Da TuttoScuola.com – 06/03/2014 – Più autonomia e più valutazione per far vincere il merito. Intervenendo in diretta a “Prima di tutto”, su Radio 1, Stefania Giannini, neo ministro della Pubblica Istruzione, ha affrontato con una certa ampiezza la questione della condizione economica e professionale degli insegnanti.

“La sfida vera è affermare il principio che gli insegnanti siano una figura fondamentale non solo nella scuola, ma nella società”, ha detto il ministro. “Questo significa rivedere il contratto di lavoro ma non solo perché è pagato poco, ma perché non ha meccanismi premiali. Un lavoro di quella delicatezza, di quella importanza deve premiare il merito, deve valorizzare tutta quella grande fascia di insegnanti che si impegnano, che si aggiornano, e sopperiscono alle carenze strutturali”.

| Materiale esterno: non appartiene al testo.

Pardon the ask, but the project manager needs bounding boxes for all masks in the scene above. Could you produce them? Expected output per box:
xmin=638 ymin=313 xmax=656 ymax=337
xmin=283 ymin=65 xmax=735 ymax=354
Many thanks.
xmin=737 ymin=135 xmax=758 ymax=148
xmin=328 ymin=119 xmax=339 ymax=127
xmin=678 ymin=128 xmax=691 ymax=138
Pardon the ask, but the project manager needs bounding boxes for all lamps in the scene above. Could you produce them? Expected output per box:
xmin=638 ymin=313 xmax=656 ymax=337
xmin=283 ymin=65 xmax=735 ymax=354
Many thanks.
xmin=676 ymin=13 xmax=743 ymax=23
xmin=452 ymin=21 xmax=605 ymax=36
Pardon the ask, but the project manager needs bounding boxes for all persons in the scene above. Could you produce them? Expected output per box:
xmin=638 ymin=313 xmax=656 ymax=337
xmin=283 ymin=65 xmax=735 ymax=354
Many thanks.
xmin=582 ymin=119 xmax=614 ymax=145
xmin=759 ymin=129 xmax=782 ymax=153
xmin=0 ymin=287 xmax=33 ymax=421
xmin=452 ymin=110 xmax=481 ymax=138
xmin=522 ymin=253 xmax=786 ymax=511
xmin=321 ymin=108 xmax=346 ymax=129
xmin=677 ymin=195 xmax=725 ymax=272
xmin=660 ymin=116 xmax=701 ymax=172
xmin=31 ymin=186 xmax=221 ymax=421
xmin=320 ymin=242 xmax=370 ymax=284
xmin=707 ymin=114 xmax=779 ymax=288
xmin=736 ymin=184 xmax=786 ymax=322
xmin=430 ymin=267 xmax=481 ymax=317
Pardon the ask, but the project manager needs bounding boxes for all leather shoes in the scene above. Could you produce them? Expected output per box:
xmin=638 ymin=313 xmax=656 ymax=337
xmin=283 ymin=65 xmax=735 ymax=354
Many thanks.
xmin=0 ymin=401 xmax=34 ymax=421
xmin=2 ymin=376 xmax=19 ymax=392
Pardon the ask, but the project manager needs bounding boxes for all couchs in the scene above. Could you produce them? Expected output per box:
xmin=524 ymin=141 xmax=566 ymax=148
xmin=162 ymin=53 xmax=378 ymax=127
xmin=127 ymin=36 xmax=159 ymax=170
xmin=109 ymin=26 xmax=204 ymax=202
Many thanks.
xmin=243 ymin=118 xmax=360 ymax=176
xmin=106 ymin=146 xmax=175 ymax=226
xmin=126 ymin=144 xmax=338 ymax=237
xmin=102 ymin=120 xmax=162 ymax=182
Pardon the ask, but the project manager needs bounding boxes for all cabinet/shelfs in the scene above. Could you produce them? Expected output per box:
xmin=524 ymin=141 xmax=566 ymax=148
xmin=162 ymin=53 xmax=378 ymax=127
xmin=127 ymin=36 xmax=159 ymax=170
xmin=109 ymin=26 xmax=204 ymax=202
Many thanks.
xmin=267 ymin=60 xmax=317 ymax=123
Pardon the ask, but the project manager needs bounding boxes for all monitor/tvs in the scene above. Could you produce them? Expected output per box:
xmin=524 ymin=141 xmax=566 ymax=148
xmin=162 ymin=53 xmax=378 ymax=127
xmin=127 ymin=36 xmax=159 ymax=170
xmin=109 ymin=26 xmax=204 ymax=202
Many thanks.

In che modo? Il ministro prende tempo: “Su questo dovremo fare un serio approfondimento prima con il mondo della scuola, con gli insegnanti, per poi portare ogni proposta al vaglio del Parlamento e delle istituzioni”.

Non è chiaro se Giannini pensi a qualche forma di revisione legislativa dello stato giuridico dei docenti, una soluzione da sempre fortemente osteggiata dai sindacati.

Per ora, dice, “mi sento di poter affermare due concetti basilari: più autonomia e più valutazione. Più autonomia e responsabilità da dare  agli Istituti,  per poi avere l’opportunità  di premiare chi fa un lavoro straordinario sinora rimasto nell’ombra, non avendo gli strumenti per valorizzarlo”.